In everything that I have done since, and everything that I will ever do, there is nothing that will equal the wondrous, immortal summer that I experienced in 1976. Now Billy Goodrich had walked into my bar, fifteen years later, and brought it all back home.
THREE
HOW YOU DOIN’, man?”
“Good,” he said, nodding slowly as he smiled. “I’m doing good.”
I stood there looking at him from behind the bar. He hadn’t changed much. The blond hair was there, but it started farther back, and it was short and swept back. His face was still smooth and unlined, though there was a cool hardness now around his mouth and the edges of his azure eyes. He glanced at my shot glass, then up at me.
“Call it,” I said.
“Anything in a green bottle. If you’re buying.”

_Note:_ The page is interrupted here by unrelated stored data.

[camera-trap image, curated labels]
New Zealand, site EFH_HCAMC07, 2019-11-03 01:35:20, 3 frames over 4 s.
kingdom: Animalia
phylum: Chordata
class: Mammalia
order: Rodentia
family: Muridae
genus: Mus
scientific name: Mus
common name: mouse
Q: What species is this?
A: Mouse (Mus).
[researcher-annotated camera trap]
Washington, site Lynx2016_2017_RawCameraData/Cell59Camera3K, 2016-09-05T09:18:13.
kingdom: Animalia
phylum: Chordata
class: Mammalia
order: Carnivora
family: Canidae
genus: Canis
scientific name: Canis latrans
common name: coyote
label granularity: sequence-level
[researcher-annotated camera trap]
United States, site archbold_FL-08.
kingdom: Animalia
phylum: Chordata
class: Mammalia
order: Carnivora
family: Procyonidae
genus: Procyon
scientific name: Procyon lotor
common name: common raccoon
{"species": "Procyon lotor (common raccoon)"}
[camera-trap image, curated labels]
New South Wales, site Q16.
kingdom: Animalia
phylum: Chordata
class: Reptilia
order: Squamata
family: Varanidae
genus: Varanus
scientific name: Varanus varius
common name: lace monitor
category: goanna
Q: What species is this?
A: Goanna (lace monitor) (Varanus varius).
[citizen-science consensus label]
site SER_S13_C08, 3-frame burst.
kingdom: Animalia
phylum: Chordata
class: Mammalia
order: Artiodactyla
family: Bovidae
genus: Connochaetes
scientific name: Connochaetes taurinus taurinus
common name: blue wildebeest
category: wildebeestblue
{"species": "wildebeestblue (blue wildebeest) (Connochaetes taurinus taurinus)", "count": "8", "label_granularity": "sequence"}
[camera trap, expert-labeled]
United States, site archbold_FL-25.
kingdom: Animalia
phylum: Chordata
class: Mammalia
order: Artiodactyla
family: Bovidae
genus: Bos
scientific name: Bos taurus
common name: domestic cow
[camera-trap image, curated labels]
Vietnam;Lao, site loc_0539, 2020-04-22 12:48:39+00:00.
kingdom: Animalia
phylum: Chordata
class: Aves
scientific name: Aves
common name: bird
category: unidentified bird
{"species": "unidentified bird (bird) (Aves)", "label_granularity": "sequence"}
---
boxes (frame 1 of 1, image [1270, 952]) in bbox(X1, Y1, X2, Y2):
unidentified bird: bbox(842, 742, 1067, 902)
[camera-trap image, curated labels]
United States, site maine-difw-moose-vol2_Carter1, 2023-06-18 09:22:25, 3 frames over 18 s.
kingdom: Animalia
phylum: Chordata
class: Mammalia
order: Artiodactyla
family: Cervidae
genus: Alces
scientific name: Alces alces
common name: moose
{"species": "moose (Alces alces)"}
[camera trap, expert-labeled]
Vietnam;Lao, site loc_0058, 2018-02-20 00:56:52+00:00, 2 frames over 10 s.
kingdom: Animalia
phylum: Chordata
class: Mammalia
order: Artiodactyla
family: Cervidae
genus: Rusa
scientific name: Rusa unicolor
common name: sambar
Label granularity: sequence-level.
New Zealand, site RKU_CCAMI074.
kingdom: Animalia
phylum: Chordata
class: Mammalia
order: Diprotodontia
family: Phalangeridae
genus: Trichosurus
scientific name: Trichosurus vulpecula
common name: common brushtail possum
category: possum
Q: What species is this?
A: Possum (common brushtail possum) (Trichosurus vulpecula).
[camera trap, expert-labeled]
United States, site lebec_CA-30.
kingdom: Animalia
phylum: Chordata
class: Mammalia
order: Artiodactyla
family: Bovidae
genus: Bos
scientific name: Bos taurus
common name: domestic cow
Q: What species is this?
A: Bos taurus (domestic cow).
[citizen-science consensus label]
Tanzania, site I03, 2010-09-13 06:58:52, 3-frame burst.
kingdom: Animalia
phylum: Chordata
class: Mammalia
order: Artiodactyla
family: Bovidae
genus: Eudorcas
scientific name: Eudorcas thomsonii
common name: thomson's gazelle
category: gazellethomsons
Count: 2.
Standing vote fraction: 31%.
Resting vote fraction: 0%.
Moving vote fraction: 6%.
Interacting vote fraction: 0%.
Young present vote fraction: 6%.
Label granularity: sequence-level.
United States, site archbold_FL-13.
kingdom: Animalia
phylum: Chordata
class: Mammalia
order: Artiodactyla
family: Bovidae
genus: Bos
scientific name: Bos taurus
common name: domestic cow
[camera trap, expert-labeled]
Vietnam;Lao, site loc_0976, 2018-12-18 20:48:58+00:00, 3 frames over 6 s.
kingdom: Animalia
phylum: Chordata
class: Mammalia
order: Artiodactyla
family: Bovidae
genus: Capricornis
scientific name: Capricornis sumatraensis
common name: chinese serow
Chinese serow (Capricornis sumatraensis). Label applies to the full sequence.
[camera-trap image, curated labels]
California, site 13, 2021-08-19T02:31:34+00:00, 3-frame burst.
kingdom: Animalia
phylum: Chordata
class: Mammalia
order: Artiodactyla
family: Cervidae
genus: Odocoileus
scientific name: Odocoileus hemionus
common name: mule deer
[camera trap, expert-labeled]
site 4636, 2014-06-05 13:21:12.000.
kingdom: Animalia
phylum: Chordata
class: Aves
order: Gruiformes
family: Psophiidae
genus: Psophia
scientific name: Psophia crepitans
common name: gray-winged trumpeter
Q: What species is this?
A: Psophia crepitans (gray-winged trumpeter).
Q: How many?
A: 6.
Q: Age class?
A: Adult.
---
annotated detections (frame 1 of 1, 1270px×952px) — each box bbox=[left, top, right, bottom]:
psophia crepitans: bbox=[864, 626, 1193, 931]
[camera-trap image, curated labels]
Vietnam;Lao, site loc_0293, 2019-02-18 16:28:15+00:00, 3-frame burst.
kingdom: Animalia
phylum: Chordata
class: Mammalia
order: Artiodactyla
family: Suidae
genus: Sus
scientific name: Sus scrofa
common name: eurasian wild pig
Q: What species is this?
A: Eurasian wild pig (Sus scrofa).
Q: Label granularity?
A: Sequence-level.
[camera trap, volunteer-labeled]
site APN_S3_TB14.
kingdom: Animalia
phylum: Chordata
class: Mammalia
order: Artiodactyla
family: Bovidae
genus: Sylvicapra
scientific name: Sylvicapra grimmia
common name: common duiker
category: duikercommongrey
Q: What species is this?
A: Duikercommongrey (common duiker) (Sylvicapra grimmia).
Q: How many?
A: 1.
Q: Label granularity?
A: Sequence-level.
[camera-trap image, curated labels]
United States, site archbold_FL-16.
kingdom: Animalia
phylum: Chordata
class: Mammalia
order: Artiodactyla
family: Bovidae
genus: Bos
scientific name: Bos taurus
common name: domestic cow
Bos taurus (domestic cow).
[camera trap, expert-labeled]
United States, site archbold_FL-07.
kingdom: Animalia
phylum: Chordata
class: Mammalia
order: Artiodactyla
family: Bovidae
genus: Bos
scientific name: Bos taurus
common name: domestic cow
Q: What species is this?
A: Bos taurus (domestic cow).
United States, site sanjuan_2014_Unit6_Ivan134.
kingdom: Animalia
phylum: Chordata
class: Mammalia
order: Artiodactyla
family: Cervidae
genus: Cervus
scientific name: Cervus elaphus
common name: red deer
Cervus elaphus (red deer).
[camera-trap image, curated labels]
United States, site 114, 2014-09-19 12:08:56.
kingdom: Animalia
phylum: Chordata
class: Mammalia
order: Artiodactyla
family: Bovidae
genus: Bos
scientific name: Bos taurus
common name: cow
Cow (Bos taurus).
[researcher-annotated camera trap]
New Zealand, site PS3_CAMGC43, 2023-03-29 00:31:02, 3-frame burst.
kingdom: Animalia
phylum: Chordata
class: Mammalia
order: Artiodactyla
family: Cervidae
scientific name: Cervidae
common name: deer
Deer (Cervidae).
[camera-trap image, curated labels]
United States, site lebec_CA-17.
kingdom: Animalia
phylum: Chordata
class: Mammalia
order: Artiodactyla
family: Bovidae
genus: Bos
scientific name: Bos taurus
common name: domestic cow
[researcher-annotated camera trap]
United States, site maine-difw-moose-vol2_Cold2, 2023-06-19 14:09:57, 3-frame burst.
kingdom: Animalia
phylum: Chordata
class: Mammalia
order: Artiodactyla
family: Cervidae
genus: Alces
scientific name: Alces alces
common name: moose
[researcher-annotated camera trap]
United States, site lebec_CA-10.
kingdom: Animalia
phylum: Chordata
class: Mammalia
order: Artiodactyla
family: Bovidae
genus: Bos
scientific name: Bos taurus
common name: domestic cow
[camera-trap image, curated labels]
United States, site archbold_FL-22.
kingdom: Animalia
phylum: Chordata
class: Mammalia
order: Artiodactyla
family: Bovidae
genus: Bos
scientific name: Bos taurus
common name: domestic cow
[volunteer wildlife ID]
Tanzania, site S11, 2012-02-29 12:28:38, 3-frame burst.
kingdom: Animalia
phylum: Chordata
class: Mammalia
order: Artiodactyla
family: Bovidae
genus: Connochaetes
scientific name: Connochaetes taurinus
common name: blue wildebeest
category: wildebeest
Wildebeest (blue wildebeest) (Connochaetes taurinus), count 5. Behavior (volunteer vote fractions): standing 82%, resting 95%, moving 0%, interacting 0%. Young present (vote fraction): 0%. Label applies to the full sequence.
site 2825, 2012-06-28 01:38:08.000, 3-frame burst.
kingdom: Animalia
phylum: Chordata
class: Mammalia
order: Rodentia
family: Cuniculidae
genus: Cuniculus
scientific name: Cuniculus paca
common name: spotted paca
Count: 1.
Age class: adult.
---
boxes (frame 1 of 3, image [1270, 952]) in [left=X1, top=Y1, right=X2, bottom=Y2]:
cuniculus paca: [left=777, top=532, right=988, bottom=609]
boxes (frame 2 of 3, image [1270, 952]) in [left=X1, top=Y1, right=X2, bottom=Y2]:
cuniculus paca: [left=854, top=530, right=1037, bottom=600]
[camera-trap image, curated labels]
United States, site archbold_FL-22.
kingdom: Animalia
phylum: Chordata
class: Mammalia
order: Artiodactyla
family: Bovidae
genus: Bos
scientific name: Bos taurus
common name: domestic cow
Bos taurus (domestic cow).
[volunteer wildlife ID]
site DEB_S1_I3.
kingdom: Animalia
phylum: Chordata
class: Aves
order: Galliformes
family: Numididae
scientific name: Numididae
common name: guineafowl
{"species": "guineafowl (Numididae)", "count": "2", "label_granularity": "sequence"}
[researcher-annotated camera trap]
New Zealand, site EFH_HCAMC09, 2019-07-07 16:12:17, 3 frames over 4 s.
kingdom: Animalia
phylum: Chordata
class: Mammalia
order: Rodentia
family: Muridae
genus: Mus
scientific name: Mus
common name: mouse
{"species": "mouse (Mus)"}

I grabbed him a Heineken from the cooler and a Bud to go with my bourbon. Billy removed his jacket—he was wearing suspenders, a very bad sign—and folded it up on the stool to his left. Then he had a pull off the import.
“Well,” I said, “you gonna tell me?”
“Tell you what?”
“How the hell you found me.”
He furrowed his brow theatrically. “Who said I was looking for you? I was in the neighborhood…”
“Bullshit,” I said, going over his clothing. “Guys like you are never in this neighborhood.”
“You’re right about that.”
“Well?”
“I tripped over your name in the phone book, to tell you the truth.” Billy paused. “I was in the market for a private investigator.”